■ What the exercise asks ■
Every line below that contains "responses" is to be copied.

■ Raw data ■
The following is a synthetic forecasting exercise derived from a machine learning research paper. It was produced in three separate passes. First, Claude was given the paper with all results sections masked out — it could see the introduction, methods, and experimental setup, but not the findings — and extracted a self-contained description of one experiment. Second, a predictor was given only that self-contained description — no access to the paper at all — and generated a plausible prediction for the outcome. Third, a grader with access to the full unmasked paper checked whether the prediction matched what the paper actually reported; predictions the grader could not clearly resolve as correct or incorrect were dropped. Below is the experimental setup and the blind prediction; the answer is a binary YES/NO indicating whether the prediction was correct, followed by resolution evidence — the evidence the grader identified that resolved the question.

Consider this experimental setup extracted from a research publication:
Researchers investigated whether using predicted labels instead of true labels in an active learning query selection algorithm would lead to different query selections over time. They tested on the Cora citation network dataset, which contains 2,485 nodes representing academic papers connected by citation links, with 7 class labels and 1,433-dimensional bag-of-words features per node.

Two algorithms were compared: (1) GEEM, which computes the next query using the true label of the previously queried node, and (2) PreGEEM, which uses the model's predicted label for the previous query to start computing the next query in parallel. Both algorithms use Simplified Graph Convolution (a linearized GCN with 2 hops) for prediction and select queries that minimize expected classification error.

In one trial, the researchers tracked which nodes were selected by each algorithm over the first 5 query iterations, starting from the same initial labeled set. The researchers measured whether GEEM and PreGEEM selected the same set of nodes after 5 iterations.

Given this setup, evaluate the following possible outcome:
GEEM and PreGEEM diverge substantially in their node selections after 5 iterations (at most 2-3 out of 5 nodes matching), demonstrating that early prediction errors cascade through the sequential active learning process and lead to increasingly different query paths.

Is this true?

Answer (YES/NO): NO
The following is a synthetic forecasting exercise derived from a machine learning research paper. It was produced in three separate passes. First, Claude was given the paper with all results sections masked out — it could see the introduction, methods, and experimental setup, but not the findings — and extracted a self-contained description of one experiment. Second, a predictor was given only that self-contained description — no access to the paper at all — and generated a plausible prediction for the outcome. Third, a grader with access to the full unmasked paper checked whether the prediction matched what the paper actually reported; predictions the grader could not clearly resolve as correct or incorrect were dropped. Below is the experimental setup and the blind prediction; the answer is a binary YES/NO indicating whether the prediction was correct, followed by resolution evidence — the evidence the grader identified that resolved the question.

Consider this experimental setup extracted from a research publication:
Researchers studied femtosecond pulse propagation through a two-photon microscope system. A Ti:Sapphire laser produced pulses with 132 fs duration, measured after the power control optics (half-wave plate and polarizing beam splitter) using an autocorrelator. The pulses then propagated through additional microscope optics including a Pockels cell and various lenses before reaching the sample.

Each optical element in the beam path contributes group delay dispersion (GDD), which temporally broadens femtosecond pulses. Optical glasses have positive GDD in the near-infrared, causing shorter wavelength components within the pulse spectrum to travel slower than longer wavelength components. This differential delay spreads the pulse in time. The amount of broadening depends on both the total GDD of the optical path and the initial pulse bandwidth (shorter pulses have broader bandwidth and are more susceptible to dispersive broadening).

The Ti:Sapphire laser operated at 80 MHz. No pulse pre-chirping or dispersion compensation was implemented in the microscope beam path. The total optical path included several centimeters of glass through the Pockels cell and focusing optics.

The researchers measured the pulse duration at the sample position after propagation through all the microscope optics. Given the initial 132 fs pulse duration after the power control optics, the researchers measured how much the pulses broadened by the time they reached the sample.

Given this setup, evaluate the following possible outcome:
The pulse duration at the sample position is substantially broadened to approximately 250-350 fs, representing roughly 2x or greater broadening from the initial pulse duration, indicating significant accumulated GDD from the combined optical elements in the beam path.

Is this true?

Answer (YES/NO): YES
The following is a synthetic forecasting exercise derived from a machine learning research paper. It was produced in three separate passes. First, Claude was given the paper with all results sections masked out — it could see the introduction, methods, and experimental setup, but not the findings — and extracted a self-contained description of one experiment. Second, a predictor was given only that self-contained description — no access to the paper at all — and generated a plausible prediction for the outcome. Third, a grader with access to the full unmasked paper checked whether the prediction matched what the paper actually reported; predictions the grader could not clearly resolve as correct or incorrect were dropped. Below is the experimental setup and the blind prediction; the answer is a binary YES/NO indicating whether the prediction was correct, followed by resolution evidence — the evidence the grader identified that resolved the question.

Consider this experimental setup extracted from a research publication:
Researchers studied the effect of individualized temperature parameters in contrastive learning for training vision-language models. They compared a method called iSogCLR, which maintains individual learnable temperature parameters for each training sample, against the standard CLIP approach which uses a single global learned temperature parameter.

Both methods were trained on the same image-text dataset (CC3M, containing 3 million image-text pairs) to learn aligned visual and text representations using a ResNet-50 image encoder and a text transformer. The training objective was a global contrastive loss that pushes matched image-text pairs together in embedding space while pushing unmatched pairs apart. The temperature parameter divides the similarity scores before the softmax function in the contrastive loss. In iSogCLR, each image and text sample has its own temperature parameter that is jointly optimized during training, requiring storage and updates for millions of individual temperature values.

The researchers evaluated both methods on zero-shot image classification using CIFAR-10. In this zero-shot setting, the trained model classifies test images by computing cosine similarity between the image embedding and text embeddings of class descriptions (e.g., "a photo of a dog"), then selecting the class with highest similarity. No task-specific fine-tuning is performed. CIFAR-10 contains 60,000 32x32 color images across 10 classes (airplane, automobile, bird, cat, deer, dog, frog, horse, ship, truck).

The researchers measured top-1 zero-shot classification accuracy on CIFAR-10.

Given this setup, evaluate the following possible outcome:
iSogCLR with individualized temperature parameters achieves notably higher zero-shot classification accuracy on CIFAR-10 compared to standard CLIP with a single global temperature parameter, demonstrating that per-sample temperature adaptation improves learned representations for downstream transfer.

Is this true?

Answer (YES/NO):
--
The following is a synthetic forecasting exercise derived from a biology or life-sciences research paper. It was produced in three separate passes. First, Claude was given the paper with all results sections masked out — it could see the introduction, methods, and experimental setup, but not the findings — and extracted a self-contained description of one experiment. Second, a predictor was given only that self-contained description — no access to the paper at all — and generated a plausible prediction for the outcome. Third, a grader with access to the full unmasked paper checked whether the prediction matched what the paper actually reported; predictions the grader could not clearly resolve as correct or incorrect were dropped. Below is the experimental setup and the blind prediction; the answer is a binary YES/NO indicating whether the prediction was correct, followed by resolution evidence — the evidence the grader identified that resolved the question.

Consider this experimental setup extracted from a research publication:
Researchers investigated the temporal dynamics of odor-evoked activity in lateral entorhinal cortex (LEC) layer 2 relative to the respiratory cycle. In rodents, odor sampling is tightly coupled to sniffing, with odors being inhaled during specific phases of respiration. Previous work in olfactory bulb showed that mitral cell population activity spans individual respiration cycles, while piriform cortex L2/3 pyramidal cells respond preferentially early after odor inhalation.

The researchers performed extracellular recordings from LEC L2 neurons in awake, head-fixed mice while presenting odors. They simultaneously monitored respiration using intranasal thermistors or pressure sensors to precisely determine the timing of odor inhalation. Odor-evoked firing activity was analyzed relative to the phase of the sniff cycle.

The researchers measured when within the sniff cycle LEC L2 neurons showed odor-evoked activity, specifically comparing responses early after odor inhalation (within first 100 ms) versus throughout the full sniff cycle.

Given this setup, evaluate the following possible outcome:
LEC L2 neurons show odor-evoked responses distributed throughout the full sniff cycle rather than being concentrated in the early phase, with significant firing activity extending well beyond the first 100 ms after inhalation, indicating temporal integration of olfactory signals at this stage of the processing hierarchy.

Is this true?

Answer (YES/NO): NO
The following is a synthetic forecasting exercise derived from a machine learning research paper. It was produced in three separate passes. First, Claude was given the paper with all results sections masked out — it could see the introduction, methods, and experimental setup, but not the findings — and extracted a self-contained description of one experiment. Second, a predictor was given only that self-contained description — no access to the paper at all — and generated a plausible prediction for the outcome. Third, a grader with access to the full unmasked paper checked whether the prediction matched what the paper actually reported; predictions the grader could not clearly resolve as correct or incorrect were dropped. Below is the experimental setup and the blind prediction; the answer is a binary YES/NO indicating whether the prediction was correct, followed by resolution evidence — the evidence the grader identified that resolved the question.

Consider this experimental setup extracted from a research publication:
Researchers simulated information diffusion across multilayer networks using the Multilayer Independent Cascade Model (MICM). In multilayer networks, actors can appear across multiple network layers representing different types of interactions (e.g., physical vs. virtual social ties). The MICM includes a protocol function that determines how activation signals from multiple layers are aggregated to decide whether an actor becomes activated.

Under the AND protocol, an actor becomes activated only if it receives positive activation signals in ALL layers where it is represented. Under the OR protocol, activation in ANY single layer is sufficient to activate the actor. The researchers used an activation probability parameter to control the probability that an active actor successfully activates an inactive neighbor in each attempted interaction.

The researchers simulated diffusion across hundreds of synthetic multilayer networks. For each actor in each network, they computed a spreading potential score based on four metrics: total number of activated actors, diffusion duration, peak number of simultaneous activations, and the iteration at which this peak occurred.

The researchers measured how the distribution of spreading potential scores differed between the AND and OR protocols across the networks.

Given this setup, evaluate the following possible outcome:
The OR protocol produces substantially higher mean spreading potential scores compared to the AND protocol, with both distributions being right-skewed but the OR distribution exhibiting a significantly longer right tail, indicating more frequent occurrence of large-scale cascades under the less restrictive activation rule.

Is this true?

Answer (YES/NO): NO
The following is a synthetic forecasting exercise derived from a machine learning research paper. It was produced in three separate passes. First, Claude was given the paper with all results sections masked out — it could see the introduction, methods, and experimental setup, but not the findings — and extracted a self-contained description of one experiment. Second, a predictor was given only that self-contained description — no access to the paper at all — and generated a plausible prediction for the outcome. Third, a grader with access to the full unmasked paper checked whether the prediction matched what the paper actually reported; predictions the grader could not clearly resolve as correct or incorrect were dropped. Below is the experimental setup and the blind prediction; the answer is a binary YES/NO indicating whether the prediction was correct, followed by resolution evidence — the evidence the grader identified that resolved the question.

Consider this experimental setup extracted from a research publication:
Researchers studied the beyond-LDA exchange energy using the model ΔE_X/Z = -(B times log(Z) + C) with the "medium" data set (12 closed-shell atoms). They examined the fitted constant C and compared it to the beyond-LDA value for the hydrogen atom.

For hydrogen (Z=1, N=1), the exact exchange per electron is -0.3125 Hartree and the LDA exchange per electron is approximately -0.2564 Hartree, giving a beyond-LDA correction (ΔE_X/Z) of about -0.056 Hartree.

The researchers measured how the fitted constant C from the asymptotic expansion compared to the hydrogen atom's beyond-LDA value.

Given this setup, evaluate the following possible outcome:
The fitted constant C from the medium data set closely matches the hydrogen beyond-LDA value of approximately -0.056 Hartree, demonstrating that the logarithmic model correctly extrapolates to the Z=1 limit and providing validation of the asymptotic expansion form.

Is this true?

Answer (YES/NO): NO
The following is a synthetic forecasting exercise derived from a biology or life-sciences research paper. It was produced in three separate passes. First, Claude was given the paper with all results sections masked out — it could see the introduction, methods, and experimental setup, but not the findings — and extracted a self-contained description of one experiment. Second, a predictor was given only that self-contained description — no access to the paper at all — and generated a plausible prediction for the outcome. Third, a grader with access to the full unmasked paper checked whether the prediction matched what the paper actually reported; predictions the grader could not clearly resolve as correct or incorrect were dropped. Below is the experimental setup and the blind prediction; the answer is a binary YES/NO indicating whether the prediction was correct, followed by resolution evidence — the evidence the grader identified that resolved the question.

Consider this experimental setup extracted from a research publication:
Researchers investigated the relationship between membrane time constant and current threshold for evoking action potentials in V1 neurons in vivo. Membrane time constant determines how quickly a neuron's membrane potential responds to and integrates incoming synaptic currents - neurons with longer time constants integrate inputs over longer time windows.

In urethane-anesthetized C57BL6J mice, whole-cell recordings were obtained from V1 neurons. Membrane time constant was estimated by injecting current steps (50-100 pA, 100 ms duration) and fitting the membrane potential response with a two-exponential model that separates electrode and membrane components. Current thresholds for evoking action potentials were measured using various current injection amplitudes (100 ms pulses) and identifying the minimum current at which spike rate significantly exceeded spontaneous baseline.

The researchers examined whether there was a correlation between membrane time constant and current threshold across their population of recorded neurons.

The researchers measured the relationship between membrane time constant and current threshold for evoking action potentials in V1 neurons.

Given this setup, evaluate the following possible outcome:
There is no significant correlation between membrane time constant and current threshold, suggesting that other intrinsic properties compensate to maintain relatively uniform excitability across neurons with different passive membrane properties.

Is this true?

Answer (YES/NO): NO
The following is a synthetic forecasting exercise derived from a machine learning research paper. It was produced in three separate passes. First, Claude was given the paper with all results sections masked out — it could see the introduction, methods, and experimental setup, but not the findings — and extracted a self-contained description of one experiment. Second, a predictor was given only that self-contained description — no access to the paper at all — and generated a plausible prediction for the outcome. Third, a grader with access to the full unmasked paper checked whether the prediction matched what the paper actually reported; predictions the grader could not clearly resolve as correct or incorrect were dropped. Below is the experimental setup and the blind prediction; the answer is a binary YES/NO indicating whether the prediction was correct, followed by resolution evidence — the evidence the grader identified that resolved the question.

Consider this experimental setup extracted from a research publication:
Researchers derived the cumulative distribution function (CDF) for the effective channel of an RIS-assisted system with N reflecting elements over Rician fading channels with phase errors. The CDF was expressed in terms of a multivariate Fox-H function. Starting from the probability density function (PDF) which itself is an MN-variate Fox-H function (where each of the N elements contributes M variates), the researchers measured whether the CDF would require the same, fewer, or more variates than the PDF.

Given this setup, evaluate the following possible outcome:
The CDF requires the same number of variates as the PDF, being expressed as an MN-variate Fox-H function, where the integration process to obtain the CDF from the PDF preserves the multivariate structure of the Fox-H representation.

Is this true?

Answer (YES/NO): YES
--
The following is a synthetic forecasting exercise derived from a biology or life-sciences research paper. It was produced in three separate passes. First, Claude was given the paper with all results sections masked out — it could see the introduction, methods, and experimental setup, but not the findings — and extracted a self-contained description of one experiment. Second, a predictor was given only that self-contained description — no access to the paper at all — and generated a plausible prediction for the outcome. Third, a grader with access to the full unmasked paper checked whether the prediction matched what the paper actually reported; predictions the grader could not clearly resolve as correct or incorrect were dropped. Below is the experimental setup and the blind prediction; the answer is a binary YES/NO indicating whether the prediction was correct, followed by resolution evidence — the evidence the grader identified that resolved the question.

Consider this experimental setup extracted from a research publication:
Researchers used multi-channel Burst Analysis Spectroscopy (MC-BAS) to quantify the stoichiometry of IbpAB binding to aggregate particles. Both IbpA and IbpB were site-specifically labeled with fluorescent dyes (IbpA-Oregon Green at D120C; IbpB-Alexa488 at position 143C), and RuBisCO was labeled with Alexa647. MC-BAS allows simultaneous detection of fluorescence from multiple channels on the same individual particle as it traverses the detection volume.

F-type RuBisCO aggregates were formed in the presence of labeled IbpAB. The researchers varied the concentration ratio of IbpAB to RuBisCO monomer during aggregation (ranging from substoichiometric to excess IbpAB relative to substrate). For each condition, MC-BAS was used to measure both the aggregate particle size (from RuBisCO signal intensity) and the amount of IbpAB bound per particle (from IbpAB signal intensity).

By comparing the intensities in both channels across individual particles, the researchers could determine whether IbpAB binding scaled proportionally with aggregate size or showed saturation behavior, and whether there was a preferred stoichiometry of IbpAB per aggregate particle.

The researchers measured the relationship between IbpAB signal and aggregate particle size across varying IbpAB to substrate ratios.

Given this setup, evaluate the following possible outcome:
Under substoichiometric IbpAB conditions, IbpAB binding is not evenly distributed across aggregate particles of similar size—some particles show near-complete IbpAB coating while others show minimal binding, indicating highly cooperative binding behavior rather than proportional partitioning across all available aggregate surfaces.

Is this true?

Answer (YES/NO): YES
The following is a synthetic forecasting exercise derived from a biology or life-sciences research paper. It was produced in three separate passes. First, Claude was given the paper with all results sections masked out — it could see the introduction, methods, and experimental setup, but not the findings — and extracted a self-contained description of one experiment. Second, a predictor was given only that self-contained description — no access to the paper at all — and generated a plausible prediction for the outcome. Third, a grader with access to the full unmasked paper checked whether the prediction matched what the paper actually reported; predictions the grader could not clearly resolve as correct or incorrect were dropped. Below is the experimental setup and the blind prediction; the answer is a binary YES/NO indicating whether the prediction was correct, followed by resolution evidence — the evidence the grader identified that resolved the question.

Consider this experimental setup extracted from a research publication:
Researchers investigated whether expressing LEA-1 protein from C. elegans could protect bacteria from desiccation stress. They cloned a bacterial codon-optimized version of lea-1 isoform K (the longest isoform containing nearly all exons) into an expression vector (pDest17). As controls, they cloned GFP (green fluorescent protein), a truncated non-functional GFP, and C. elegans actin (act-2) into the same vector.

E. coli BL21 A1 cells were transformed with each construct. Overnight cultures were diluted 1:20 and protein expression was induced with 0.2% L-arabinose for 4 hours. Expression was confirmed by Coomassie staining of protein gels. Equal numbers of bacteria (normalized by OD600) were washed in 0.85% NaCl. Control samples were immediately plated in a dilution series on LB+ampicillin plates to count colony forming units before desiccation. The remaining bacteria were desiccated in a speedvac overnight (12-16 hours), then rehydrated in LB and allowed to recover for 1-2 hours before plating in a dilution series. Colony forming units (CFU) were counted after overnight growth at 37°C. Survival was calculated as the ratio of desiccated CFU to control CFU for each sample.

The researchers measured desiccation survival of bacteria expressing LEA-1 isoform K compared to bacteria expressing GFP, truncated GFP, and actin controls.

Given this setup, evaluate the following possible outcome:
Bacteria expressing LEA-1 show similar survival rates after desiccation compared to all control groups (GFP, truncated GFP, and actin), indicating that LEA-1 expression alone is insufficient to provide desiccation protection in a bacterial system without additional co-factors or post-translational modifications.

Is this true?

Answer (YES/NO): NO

■ Final answer ■
The researchers measured when within the sniff cycle LEC L2 neurons showed odor-evoked activity, specifically comparing responses early after odor inhalation (within first 100 ms) versus throughout the full sniff cycle.
LEC L2 neurons show odor-evoked responses distributed throughout the full sniff cycle rather than being concentrated in the early phase, with significant firing activity extending well beyond the first 100 ms after inhalation, indicating temporal integration of olfactory signals at this stage of the processing hierarchy.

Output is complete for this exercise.